Stated exercise:
Rewrite everything from the line containing "Going by this image, of" down to the end of the items as a Markdown table with the columns Row and Item line. Give each non-blank line its own row, numbered in order.

==== Materials provided ====

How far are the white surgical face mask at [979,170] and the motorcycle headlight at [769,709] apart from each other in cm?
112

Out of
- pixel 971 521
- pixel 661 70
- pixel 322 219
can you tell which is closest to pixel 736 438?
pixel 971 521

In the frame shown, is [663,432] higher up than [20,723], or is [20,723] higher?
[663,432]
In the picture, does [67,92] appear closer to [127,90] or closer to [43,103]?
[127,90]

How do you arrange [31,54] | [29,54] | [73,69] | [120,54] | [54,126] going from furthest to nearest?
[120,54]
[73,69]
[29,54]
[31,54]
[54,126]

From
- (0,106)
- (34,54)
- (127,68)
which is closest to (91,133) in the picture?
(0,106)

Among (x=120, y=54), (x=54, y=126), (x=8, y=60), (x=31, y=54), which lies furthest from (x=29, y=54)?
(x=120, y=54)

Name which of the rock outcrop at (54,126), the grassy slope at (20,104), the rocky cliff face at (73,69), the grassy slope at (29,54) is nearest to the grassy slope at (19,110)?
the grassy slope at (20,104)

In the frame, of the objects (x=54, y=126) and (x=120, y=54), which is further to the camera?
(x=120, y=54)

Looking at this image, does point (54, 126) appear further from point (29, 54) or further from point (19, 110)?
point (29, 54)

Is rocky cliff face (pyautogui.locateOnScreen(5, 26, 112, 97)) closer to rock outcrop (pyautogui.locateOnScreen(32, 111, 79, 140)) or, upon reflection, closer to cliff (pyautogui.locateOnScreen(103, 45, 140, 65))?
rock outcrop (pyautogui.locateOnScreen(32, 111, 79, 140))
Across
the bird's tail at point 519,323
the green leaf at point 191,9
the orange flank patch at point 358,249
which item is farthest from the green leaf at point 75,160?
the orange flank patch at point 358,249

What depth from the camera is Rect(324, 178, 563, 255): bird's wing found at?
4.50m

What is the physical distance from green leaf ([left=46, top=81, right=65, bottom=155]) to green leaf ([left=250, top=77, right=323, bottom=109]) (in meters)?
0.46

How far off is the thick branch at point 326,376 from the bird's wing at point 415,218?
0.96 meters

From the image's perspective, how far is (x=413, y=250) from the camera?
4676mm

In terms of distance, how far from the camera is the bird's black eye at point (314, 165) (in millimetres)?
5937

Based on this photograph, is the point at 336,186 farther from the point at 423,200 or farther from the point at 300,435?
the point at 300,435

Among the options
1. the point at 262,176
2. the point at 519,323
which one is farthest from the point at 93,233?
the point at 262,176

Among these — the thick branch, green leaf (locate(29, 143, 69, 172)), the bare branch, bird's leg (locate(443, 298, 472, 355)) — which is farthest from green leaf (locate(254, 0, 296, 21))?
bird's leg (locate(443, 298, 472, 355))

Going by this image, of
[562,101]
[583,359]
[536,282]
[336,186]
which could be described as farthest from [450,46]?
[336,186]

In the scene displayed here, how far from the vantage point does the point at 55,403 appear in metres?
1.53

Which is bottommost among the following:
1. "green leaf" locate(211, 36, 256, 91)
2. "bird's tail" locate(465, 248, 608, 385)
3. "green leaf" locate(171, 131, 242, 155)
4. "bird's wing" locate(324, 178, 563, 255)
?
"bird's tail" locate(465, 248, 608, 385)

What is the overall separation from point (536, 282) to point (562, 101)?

====

Written solution:
| Row | Item line |
|---|---|
| 1 | Going by this image, of |
| 2 | [562,101] |
| 3 | [583,359] |
| 4 | [536,282] |
| 5 | [336,186] |
| 6 | which could be described as farthest from [450,46]? |
| 7 | [336,186] |
| 8 | In the scene displayed here, how far from the vantage point does the point at 55,403 appear in metres? |
| 9 | 1.53 |
| 10 | Which is bottommost among the following: |
| 11 | 1. "green leaf" locate(211, 36, 256, 91) |
| 12 | 2. "bird's tail" locate(465, 248, 608, 385) |
| 13 | 3. "green leaf" locate(171, 131, 242, 155) |
| 14 | 4. "bird's wing" locate(324, 178, 563, 255) |
| 15 | ? |
| 16 | "bird's tail" locate(465, 248, 608, 385) |
| 17 | What is the overall separation from point (536, 282) to point (562, 101)? |